→ SELECTED EXTRACT
We often make the mistake of dogging our spouse out to others behind their back. Simply put, words hurt. Even though you’re not saying it to them directly, you’re planting seeds about them in other people and putting it out there into the universe. Your words hold weight. Scripture says that the power of life and death lie within our tongues. We have to remember that old saying, “If you don’t have anything nice to say, don’t say anything at all.” No matter how mad you are, no matter how sad you are… Think about what you’re saying before you say it. This doesn’t mean you have to sit quietly and suppress your emotions. It’s more so the act of practicing self control and loving your spouse through your pain and/or anger. Most of the time it’s not what our partners are saying, but it’s how they’re saying it that truly affects us.

Our words tend to be a reflection of our heart.

I don’t know how many times my friends and I and have had to reset our thoughts about each other’s boyfriends because we only spoke about the negative aspects of our relationships. We share all of our negative thoughts about our partners, never putting an emphasis on the good they do. In turn, we’re sowing a seed in ourselves and those around us. Now, if you’re in a relationship with a jerk, it is what it is. There’s no good to report.

→ TASKS TO PERFORM
1: Do these statements agree with the passage on speaking about a spouse? (a) The passage says you must suppress your emotions. (b) The passage says our words tend to reflect our heart. (c) The passage says a relationship with a jerk still has good to report. Answer yes or no for each, quoting the passage's deciding words.
2: Which emotional states does the passage on speaking about a spouse name as ones you might feel while you speak or act toward your spouse?
3: Carry the passage on speaking about a spouse forward, starting after its final sentence.
You won't need the material that follows the passage.

(Collected data entries)
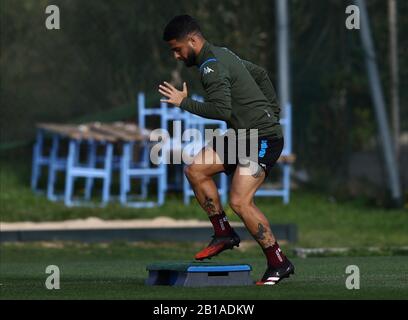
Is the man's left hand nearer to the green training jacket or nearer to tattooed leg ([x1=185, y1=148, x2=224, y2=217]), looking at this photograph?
the green training jacket

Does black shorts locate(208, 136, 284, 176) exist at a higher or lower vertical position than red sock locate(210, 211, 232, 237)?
higher

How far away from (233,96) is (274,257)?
1.30 metres

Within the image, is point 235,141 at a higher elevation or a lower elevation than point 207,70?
lower

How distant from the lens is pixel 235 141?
10430 millimetres

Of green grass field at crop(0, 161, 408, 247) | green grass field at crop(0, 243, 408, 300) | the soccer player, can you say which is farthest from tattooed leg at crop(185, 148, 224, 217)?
green grass field at crop(0, 161, 408, 247)

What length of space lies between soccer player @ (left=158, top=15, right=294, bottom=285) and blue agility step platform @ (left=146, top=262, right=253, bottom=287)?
186 mm

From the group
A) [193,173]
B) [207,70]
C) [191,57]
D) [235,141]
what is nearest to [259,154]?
[235,141]

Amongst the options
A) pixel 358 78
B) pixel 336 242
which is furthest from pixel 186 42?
pixel 358 78

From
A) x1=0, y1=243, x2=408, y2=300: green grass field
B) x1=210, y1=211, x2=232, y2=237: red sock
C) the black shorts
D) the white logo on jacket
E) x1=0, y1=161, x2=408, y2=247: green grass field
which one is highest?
the white logo on jacket

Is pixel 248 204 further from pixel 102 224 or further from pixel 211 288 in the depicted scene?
pixel 102 224

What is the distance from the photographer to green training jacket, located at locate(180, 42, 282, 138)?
10242 millimetres

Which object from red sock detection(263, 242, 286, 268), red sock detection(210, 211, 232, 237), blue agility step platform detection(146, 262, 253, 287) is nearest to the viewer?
blue agility step platform detection(146, 262, 253, 287)

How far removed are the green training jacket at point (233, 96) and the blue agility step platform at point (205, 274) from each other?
109 cm
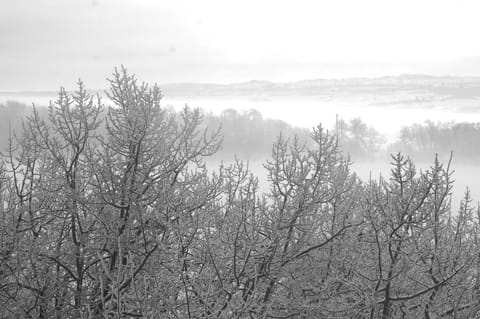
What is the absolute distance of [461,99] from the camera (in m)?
139

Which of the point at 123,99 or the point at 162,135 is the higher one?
the point at 123,99

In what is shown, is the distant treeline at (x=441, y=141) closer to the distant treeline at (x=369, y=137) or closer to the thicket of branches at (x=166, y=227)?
the distant treeline at (x=369, y=137)

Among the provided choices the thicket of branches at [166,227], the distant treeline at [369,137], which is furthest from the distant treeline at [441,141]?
the thicket of branches at [166,227]

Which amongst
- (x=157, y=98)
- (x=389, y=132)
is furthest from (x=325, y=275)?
(x=389, y=132)

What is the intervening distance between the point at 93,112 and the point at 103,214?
1582 mm

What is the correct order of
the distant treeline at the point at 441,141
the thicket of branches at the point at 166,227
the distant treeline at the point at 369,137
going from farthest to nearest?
the distant treeline at the point at 441,141 → the distant treeline at the point at 369,137 → the thicket of branches at the point at 166,227

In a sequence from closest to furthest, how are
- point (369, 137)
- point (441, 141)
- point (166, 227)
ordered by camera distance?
point (166, 227) < point (441, 141) < point (369, 137)

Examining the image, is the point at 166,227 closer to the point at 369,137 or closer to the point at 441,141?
the point at 441,141

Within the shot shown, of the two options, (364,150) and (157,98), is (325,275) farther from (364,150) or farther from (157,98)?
(364,150)

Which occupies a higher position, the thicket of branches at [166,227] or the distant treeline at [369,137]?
the thicket of branches at [166,227]

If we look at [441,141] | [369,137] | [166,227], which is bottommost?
[441,141]

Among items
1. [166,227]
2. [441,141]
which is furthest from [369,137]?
[166,227]

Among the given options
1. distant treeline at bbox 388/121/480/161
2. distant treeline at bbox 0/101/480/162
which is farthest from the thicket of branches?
distant treeline at bbox 388/121/480/161

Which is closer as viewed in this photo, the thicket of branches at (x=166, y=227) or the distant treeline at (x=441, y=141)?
the thicket of branches at (x=166, y=227)
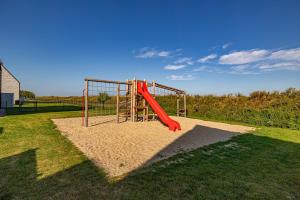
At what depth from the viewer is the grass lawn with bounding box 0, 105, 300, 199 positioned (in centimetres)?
321

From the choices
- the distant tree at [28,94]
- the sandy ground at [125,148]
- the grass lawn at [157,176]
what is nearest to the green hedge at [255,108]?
the grass lawn at [157,176]

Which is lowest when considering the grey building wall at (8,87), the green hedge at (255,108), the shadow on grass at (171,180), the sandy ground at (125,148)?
the shadow on grass at (171,180)

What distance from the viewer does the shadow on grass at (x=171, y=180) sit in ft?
10.4

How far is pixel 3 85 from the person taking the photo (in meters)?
21.4

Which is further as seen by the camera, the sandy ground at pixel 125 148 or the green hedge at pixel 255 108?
the green hedge at pixel 255 108

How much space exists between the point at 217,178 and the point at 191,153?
1.75 meters

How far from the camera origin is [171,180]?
371 centimetres

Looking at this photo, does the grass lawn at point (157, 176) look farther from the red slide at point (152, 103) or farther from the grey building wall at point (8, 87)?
the grey building wall at point (8, 87)

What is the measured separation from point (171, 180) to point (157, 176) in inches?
12.9

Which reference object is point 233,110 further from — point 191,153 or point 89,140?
point 89,140

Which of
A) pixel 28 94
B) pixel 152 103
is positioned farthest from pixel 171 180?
pixel 28 94

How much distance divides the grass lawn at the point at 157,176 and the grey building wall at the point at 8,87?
19.5m

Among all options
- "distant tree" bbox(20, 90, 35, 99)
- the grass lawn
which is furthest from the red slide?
"distant tree" bbox(20, 90, 35, 99)

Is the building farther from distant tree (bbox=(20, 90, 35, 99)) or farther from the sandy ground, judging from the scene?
the sandy ground
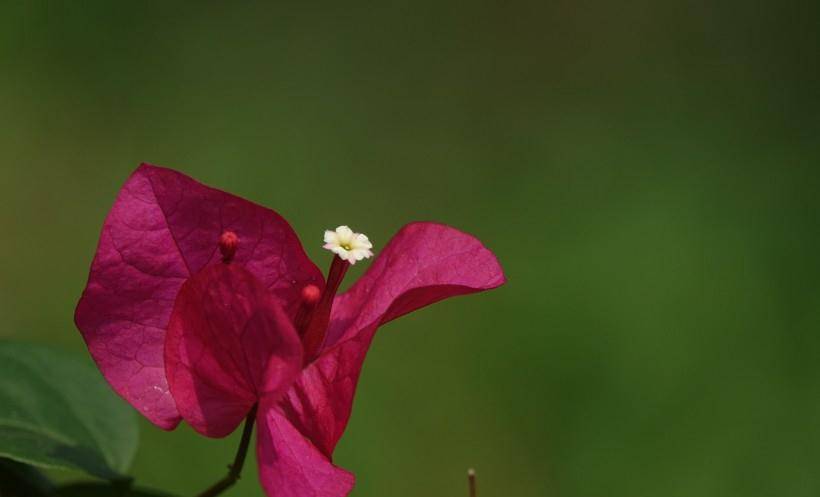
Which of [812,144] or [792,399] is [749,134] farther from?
[792,399]

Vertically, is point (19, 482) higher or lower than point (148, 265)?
lower

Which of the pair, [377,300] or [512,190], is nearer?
[377,300]

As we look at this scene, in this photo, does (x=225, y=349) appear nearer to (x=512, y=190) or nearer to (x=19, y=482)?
(x=19, y=482)

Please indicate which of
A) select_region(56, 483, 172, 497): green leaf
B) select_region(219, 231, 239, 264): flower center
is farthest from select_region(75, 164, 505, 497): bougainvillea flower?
select_region(56, 483, 172, 497): green leaf

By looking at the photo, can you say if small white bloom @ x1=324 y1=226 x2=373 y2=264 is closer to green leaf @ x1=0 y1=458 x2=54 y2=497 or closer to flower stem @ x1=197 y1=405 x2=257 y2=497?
flower stem @ x1=197 y1=405 x2=257 y2=497

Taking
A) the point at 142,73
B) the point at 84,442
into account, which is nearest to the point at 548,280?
the point at 142,73

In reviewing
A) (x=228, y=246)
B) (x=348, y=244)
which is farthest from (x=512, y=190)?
(x=228, y=246)

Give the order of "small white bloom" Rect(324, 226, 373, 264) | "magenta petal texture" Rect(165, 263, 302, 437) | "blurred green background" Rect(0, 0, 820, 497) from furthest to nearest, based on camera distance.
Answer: "blurred green background" Rect(0, 0, 820, 497) < "small white bloom" Rect(324, 226, 373, 264) < "magenta petal texture" Rect(165, 263, 302, 437)
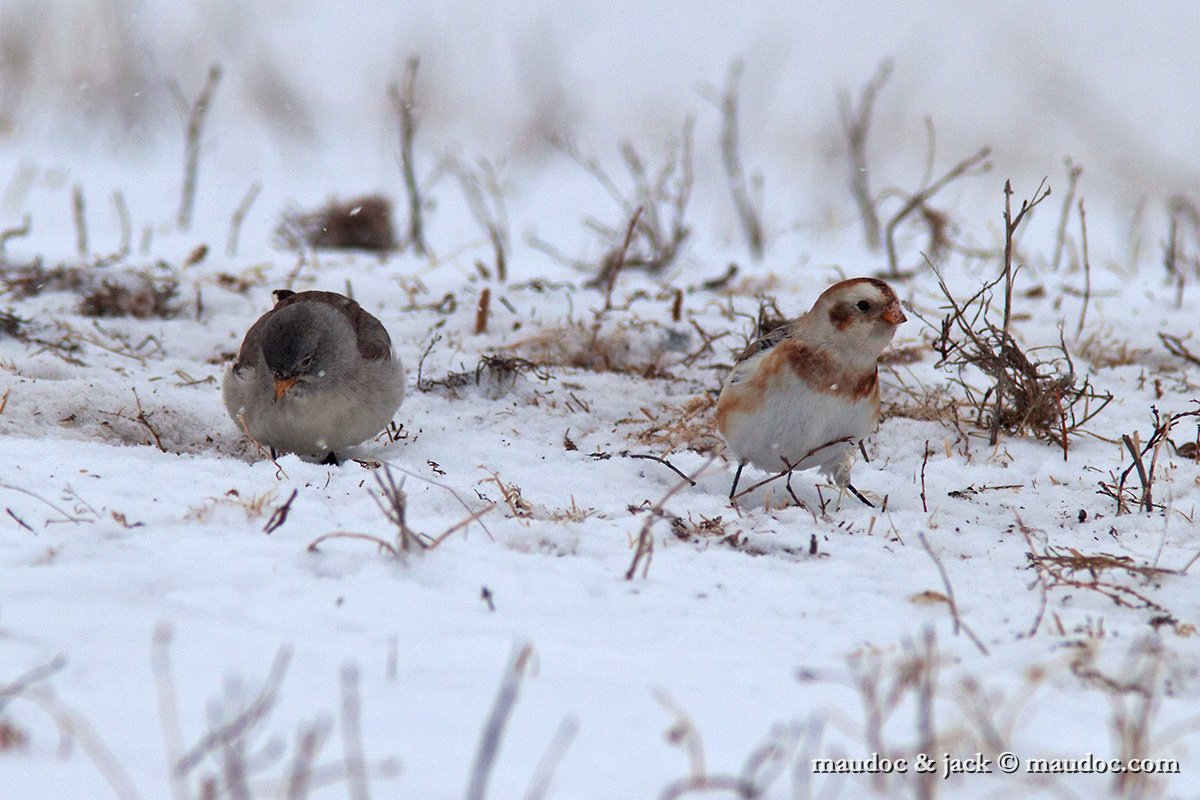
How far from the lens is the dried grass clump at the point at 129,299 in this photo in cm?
582

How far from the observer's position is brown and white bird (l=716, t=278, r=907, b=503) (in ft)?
13.0

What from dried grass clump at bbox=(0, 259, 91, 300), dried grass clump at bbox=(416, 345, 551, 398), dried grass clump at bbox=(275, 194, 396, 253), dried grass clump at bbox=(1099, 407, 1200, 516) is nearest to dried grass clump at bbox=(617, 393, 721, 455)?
dried grass clump at bbox=(416, 345, 551, 398)

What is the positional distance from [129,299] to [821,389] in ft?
11.9

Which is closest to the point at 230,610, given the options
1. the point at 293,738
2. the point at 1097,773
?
the point at 293,738

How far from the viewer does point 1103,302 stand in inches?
264

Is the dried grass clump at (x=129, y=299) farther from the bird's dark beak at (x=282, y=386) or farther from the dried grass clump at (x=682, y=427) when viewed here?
the dried grass clump at (x=682, y=427)

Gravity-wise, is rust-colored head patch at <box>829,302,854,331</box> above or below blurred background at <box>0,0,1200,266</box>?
below

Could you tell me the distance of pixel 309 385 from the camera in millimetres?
4270

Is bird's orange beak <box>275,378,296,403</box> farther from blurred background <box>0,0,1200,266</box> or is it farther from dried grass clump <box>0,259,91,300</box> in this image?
blurred background <box>0,0,1200,266</box>

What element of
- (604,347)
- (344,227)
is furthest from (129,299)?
(344,227)

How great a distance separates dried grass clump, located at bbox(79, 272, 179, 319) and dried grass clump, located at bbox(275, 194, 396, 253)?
85.9 inches

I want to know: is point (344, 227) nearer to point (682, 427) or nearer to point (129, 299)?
point (129, 299)

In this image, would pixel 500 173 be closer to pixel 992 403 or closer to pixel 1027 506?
pixel 992 403

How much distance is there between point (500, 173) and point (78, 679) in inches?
403
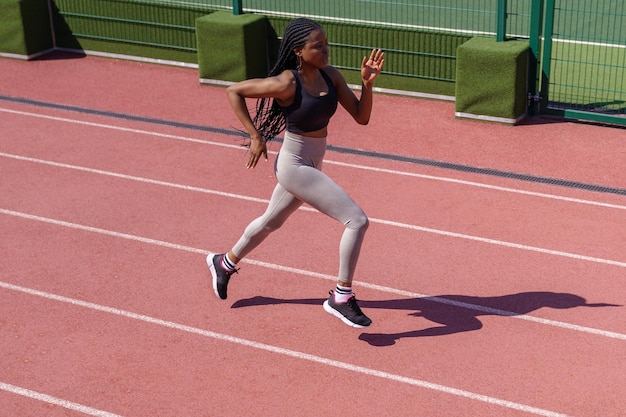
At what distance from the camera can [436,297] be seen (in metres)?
8.69

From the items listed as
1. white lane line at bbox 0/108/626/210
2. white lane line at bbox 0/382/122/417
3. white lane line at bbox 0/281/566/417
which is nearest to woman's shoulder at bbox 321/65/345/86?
white lane line at bbox 0/281/566/417

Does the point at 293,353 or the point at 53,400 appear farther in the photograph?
the point at 293,353

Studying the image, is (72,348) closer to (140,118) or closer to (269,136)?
(269,136)

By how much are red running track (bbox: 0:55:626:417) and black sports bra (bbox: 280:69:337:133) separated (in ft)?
5.28

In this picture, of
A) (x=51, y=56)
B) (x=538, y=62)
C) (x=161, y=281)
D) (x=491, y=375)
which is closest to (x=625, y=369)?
(x=491, y=375)

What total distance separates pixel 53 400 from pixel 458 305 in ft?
10.9

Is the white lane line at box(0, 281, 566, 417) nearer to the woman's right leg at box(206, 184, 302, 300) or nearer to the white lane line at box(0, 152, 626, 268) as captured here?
the woman's right leg at box(206, 184, 302, 300)

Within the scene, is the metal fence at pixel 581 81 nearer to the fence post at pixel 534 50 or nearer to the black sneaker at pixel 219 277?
the fence post at pixel 534 50

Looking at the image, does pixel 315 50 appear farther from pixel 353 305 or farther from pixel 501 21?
pixel 501 21

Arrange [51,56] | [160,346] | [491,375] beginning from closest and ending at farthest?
1. [491,375]
2. [160,346]
3. [51,56]

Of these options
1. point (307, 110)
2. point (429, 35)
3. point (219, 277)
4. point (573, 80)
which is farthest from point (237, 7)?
point (307, 110)

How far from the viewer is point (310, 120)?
7.77 metres

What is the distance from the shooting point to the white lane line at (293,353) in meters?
7.09

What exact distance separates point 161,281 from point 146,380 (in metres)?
1.70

→ ACTIVITY ANSWERS
1:
(a) No: "This doesn’t mean you have to sit quietly and suppress your emotions."
(b) Yes: "Our words tend to be a reflection of our heart."
(c) No: "There’s no good to report."

2: Mad, sad, pain, anger

3:
So… should I keep calm or curse him out? Usually my initial thought is to curse him out and throw something at him, but I choose to stay calm. Why? Because although my feelings are valid, they may only be for the moment. I have to take the necessary time to assess what my husband has said to me to see if I truly agree or disagree. If I respond the wrong way immediately, it makes it hard to come back and remedy the situation.

This isn’t always an easy task. Most times I feel like I’m shutting down my feelings and letting him “win.” However, when I take the time to calm down, I’m able to come back to him and ask pertinent questions about what he said. Afterwards, I’m either able to confirm the feelings I felt or realize that I didn’t hear any of what he said correctly. I tend to shut my husband out after I hear the first point that I disagree with and my emotions naturally take over.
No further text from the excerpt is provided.